The currency headed for its biggest weekly gain since October in a shortened holiday week, rallying more than any other in developing nations. Prime Minister Najib Razak maintained the fiscal-deficit target on Thursday even as a slump in oil over the past 18 months prompted a cut to the price assumption for this year. The ringgit may outperform Asia emerging markets in 2016 as Brent starts to stabilise and given the currency's 19 per cent loss last year was perhaps a bit overdone, according to Skandinaviska Enskilda Banken AB.
The ringgit strengthened 1 per cent to 4.1655 a dollar as of 9.10am in Kuala Lumpur and is up 3.2 per cent from Jan 22, prices from local banks compiled by Bloomberg show. It reached 4.1600, the highest level since October, when it last posted a weekly gain of more than 3 per cent. The currency advanced against all 10 major exchange rates in Asia this week, and climbed the most versus the Indian rupee and South Korean won.
"Oil prices are higher and that's definitely helping the ringgit and the budget was seen as pretty positive," said Sean Yokota, Singapore-based head of Asia strategy at SEB. While many Asian countries are looking to fiscal stimulus, the "fact Najib has kept it pretty stable means that he's still for economic reforms," he said.

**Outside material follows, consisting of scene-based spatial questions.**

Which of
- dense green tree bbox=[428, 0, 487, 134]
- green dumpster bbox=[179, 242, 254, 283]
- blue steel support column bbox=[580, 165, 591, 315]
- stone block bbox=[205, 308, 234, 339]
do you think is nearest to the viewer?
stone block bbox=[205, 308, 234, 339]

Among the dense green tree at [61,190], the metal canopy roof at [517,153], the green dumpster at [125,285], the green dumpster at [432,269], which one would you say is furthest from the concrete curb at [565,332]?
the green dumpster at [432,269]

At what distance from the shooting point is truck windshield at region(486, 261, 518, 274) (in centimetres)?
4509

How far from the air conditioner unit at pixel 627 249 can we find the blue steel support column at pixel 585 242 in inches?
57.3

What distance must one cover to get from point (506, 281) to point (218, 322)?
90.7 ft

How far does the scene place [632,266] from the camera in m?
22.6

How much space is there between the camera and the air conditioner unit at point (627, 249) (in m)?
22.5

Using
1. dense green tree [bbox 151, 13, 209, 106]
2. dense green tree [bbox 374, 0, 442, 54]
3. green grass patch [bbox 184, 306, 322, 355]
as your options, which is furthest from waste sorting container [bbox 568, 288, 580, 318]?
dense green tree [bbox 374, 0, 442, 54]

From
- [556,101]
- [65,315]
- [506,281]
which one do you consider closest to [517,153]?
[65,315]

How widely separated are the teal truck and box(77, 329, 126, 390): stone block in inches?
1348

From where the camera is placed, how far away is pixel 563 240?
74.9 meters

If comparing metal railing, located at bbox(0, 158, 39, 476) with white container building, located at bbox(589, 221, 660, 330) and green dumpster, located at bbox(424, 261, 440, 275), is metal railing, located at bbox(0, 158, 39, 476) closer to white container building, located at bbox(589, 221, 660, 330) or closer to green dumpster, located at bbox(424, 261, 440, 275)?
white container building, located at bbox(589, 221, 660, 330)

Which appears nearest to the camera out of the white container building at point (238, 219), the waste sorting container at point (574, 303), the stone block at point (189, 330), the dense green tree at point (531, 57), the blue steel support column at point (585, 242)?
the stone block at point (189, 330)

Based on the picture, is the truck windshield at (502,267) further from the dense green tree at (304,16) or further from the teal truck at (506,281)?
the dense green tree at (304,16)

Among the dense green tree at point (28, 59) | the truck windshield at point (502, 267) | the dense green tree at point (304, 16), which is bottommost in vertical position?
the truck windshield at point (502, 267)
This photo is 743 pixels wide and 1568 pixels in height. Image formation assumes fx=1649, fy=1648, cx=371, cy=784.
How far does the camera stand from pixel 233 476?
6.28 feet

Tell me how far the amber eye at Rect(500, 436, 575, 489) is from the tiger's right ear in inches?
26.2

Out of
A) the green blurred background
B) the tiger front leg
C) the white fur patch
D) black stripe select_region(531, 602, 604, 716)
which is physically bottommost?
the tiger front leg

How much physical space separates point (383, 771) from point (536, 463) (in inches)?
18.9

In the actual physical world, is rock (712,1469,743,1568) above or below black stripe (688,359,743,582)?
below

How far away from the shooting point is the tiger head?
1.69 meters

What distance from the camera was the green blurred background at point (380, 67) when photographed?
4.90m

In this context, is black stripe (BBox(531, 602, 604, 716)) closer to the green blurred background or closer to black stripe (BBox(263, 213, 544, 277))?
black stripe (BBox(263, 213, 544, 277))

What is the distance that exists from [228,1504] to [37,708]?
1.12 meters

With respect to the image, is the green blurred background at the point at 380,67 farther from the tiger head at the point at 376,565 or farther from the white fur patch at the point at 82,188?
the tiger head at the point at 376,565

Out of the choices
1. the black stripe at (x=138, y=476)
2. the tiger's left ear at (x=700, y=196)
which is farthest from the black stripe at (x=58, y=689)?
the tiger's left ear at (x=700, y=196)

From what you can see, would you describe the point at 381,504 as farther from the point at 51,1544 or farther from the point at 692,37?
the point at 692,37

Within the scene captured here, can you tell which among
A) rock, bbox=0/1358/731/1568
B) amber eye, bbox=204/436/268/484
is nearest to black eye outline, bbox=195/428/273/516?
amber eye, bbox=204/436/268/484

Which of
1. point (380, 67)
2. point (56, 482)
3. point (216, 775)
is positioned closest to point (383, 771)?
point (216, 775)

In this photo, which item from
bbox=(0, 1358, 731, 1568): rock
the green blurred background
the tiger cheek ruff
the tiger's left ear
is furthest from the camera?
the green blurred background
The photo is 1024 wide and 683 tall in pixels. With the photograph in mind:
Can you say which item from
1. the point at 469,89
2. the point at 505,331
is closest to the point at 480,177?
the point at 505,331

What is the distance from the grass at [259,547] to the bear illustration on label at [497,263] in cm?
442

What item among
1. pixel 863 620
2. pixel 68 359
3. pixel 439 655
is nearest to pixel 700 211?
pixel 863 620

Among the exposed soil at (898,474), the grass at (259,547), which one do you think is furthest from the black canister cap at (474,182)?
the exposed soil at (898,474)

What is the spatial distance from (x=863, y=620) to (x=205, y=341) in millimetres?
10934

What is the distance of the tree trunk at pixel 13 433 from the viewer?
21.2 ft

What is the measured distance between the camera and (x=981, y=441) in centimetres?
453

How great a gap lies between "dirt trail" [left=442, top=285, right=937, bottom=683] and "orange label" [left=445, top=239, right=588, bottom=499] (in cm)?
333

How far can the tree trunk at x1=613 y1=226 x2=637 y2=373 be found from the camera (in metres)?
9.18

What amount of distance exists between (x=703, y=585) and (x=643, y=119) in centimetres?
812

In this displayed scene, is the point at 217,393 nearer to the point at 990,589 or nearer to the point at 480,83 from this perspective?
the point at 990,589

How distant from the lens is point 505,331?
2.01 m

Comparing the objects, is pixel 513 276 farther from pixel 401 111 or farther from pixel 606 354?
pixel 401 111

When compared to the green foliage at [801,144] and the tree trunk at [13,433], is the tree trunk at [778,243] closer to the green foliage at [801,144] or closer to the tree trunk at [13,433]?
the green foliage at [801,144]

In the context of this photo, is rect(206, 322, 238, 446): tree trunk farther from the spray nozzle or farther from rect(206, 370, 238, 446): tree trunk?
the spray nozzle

Mr Najib's 2016 budget revisions included cutting employee state pension contributions and giving tax exemptions for certain groups of workers. The government's oil assumption price was revised to US$30 to US$35 a barrel from US$48. Brent has rallied more than 16 per cent in two weeks to more than US$33, after falling to its lowest level since 2003.
In other local markets, Malaysia's benchmark stock index halted a three-week loss and 10-year government bonds climbed for a third week, pushing the yield to an eight-month low. The cost to protect the nation's debt from default for five years fell to the least since Jan 1.